**ITEMS:**
(begin)
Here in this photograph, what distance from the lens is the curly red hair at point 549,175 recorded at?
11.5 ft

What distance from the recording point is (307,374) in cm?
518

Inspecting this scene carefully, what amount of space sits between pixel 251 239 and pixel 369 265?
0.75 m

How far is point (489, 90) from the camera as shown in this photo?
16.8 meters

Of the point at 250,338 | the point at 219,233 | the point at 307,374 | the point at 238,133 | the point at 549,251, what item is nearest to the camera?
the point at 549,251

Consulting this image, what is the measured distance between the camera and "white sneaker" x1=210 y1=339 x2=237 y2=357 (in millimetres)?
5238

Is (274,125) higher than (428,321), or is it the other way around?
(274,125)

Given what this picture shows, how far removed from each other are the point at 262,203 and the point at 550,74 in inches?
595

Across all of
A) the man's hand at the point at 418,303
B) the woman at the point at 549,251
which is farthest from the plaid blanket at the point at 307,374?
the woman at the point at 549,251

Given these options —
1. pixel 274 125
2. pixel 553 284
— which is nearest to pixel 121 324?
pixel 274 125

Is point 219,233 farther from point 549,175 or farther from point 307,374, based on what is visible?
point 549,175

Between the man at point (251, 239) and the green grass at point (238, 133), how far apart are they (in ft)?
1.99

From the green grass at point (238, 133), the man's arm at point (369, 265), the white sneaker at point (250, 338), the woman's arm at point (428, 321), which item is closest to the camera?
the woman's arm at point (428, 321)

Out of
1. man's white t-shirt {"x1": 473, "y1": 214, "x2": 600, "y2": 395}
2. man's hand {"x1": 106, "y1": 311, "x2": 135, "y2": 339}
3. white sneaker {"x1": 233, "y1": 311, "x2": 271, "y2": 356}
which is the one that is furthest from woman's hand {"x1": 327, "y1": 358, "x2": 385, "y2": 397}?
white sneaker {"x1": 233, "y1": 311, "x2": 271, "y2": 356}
(end)
(begin)
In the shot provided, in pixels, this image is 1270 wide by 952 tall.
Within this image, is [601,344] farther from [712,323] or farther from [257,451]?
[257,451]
(end)
(begin)
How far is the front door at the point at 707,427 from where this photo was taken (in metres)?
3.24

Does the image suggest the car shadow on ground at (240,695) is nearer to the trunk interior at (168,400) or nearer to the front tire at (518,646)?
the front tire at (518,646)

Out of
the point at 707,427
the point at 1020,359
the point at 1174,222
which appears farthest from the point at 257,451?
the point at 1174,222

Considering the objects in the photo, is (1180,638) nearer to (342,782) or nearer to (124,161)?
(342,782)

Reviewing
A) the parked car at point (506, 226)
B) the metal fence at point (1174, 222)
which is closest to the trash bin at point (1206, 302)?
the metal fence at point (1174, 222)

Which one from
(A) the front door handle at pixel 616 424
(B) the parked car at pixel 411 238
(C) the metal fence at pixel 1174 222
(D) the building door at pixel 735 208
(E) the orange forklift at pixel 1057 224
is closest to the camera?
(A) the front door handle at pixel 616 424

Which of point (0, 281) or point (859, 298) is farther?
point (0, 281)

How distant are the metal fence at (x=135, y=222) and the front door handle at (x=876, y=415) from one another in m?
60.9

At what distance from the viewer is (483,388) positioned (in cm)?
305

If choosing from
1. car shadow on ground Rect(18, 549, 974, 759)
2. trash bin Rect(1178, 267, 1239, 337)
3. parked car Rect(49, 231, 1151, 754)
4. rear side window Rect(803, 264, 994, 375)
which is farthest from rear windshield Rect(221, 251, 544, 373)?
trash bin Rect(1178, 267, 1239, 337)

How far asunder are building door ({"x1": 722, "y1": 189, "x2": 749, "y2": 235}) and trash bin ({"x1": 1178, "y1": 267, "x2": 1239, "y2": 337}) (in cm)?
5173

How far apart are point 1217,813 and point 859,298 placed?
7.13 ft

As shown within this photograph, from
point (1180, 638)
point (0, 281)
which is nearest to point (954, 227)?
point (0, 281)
(end)
**REQUEST:**
Report each line of the entries above that contains the word "front".

**THE COMPLETED TASK:**
How far is the front door at the point at 707,427 from where this photo was taken (in metres)?
Does the image suggest the car shadow on ground at (240,695) is nearer to the trunk interior at (168,400) or nearer to the front tire at (518,646)?
the front tire at (518,646)
(A) the front door handle at pixel 616 424
(A) the front door handle at pixel 616 424
How distant are the metal fence at (x=135, y=222) and the front door handle at (x=876, y=415) from one another in m?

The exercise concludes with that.